Article
· Jul 22, 2016 16m read

Using Regular Expressions in Caché

1.About this article

Just like Caché pattern matching, Regular Expressions can be used in Caché to identify patterns in text data – only with a much higher expressive power. This article provides a brief introduction into Regular Expressions and what you can do with it in Caché. The information provided herein is based on various sources, most notably the book “Mastering Regular Expressions” by Jeffrey Friedl and of course the Caché online documentation. The article is not intended to discuss all the possibilities and details of regular expressions. Please refer to the information sources listed in chapter 5 if you would like to learn more. If you prefer to read off-line you can also download the PDF version of this article.

Text processing using patterns can sometimes become complex. When dealing with regular expressions, we typically have several kinds of entities: the text we are searching for patterns, the pattern itself (the regular expression) and the matches (the parts of the text that match the pattern). To make it easy to distinguish between these entities, the following conventions are used throughout this document:

Text samples are printed in a monospace typeface on separate, without additional quotes:

This is a "text string" in which we want to find "something".

Unless unambiguous, regular expressions within the text body are visualized with a gray background such as in this example: \".*?\".

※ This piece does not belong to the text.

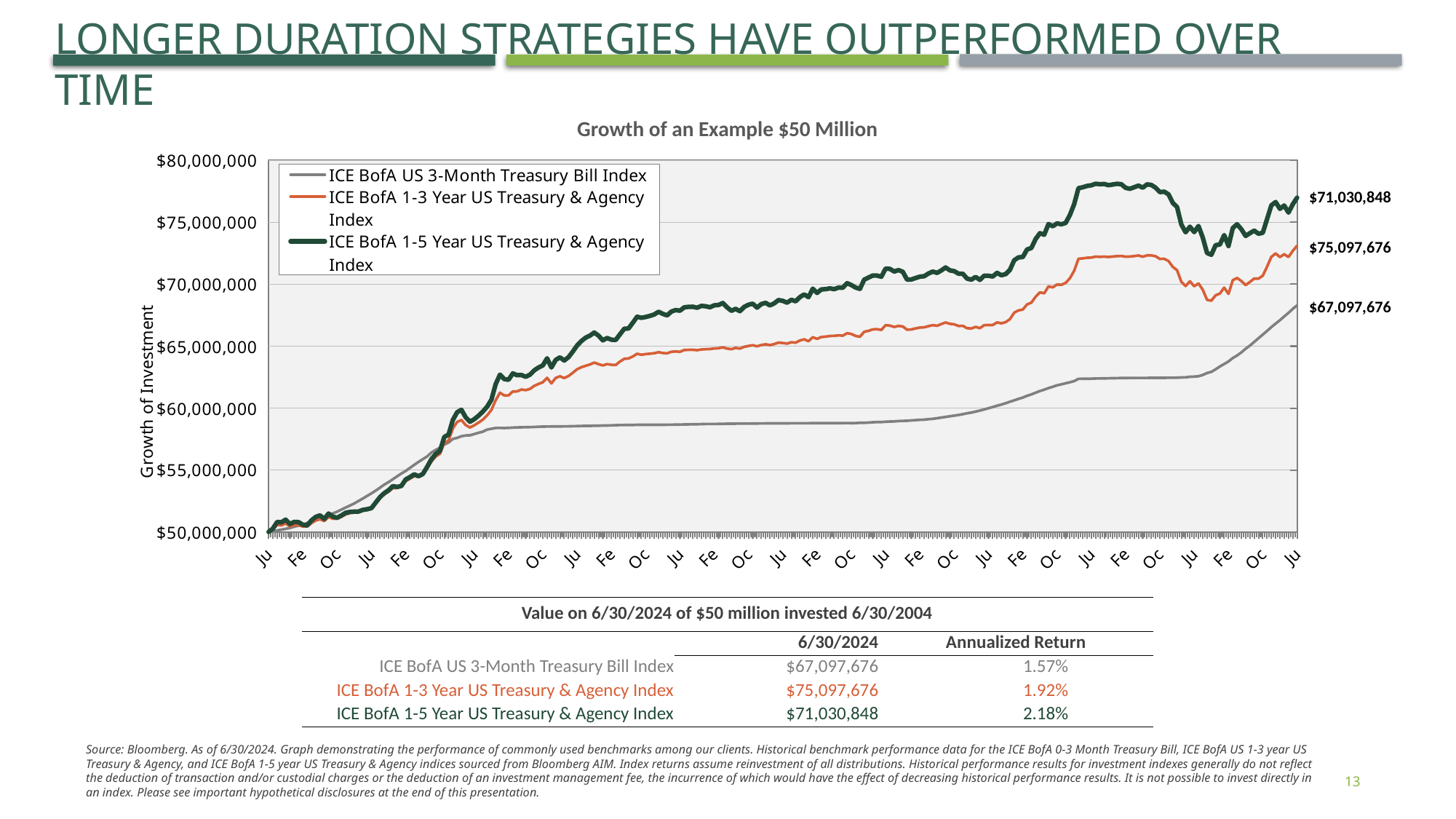
What is the ending value labelled for the ICE BofA 1-3 Year US Treasury & Agency Index? $75,097,676 What is the difference between the ending values of the ICE BofA 1-5 Year US Treasury & Agency Index and the ICE BofA US 3-Month Treasury Bill Index? $3,933,172 What is the ending value labelled for the ICE BofA US 3-Month Treasury Bill Index? $67,097,676 Which series has the lowest ending value on the chart? ICE BofA US 3-Month Treasury Bill Index What is the title of the chart? Growth of an Example $50 Million What kind of chart is shown on the slide? line chart What is the ending value labelled for the ICE BofA 1-5 Year US Treasury & Agency Index? $71,030,848 Do the series values generally rise or fall from left to right along the x axis? rise Is the ending value of the ICE BofA US 3-Month Treasury Bill Index greater or less than $65,000,000? greater How many series does the chart legend list? 3 Which has the larger ending value, the ICE BofA 1-3 Year US Treasury & Agency Index or the ICE BofA US 3-Month Treasury Bill Index? ICE BofA 1-3 Year US Treasury & Agency Index What is the difference between the ending values of the ICE BofA 1-3 Year US Treasury & Agency Index and the ICE BofA US 3-Month Treasury Bill Index? $8,000,000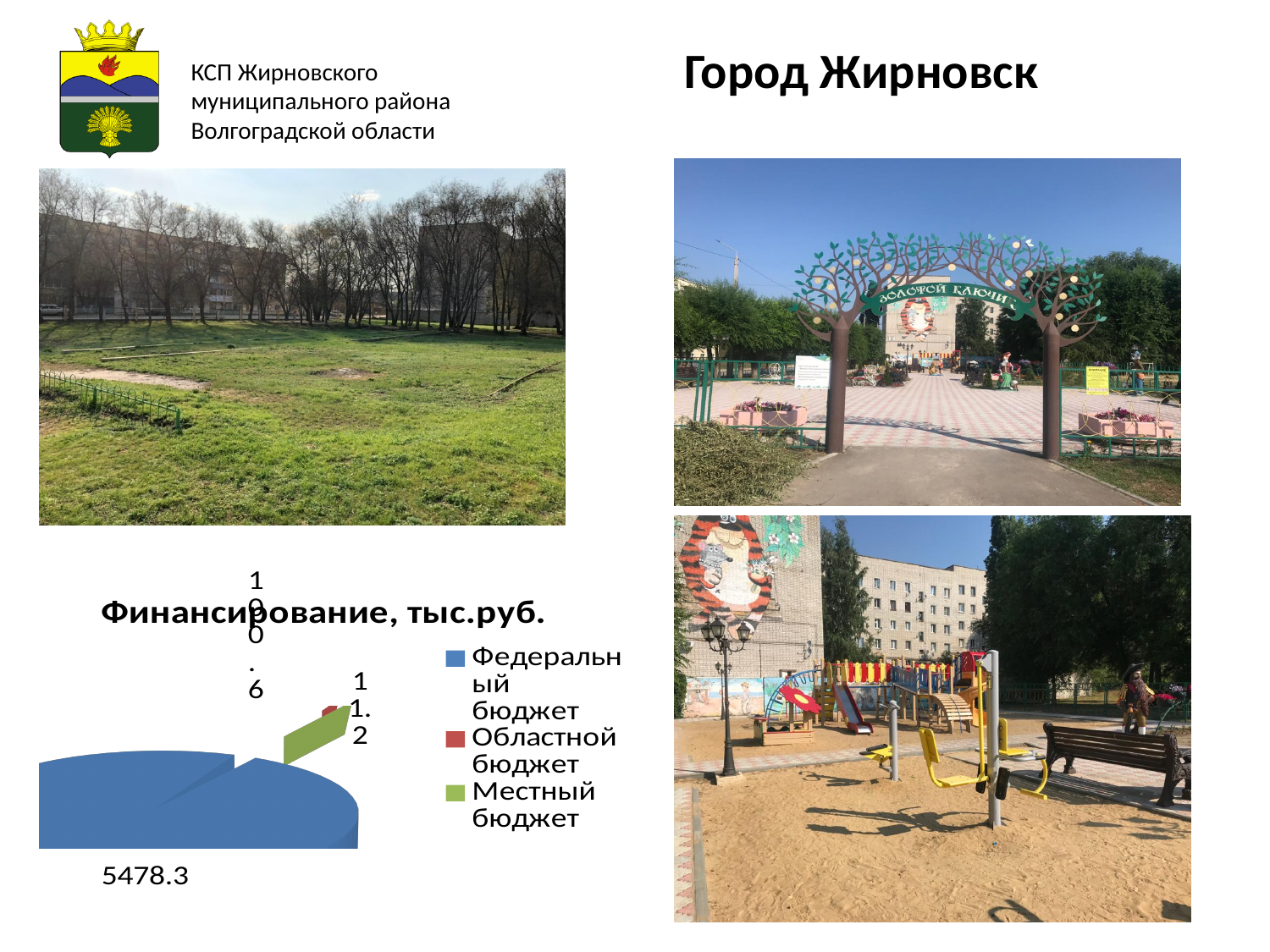
What is the title of the chart on the slide? Финансирование, тыс.руб. Which colour represents Местный бюджет in the pie chart? green What type of chart is shown on the slide? pie chart How many budget sources does the chart's legend list? 3 Which budget source has the largest slice in the pie chart? Федеральный бюджет How many slices does the pie chart have? 3 What is the value shown for Федеральный бюджет in the pie chart? 5478.3 What is the total of all three values shown in the pie chart? 5590.1 Which is larger in the pie chart, Федеральный бюджет or Местный бюджет? Федеральный бюджет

Matches are highlighted in different colors when needed:

This is a "text string" in which we want to find "something".

Larger code samples are printed in boxes like in the following example:

set t="This is a ""text string"" in which we want to find ""something""."
set r="\"".*?\"""
w $locate(t,r,,,tMatch)

2.Some history (and some trivia)

In the early 1940s, neuro-physiologists developed models for the human nervous system. Some years later, a mathematician described these models with an algebra he called “regular sets”. The notation for this algebra was named “regular expressions”.

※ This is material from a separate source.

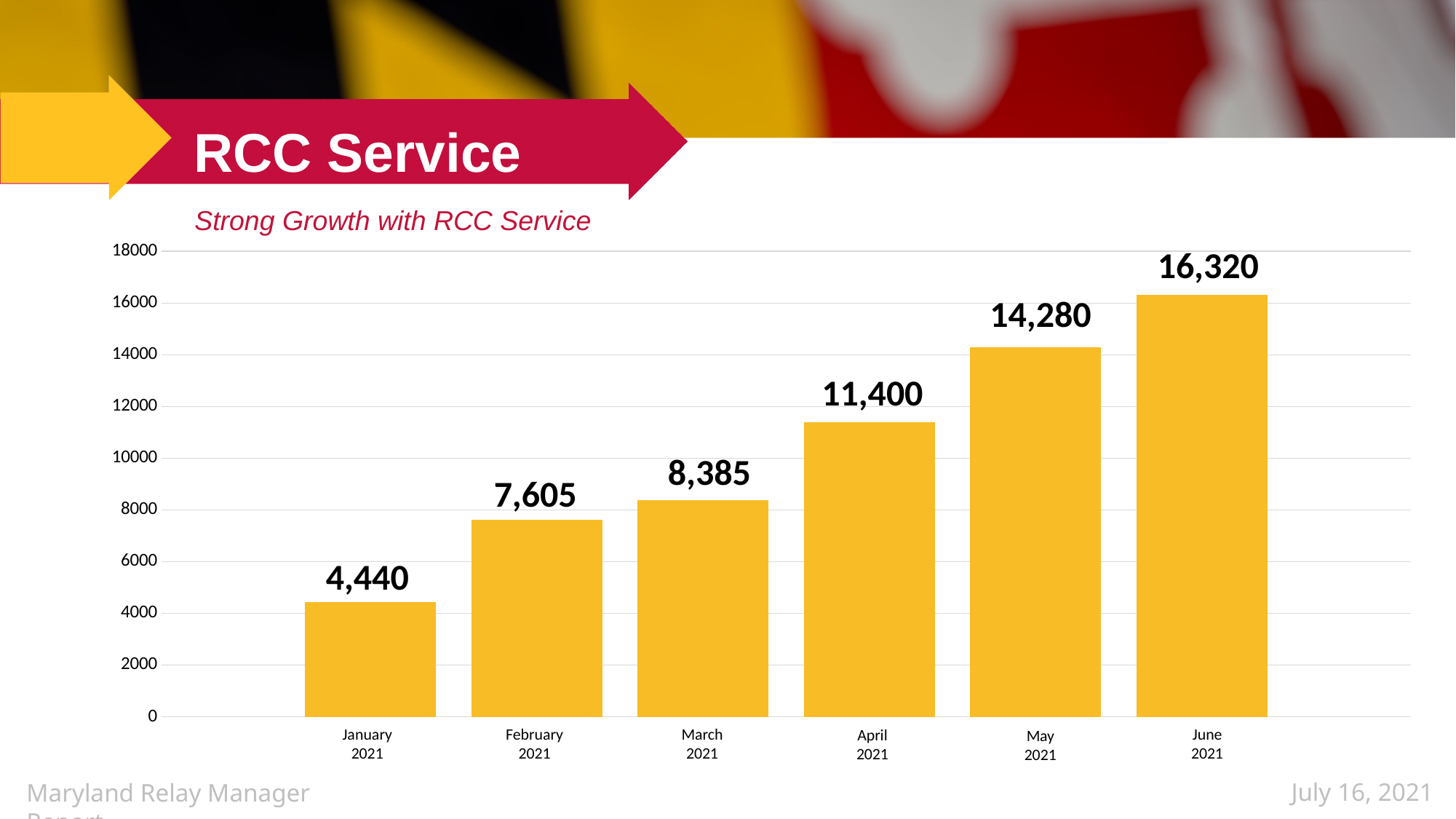
What is the value for January 2021? 4,440 What is the difference between the values for February 2021 and January 2021? 3,165 Do the values rise or fall from January 2021 to June 2021? rise What is the difference between the values for June 2021 and May 2021? 2,040 Which is larger, the value for March 2021 or the value for April 2021? April 2021 Which month has the lowest value? January 2021 How many months are shown on the chart? 6 What kind of chart is shown on the slide? bar chart What is the value for April 2021? 11,400 What is the value for June 2021? 16,320 Which month has the highest value? June 2021 Is the value for May 2021 greater or less than 14000? greater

In 1965, regular expressions are for the first time mentioned in the context of computers. With qed, an editor that was part of the UNIX operating system, regular expressions start to spread. Later versions of that editor provide a command sequence g/regular expression/p (global, regular expression, print) that searches for matches of the regular expression in all text lines and outputs the results. This command sequence eventually became the stand-alone UNIX command line program “grep”.

Today, various implementations of regular expressions (RegEx) exist for many programming languages (see section 3.3).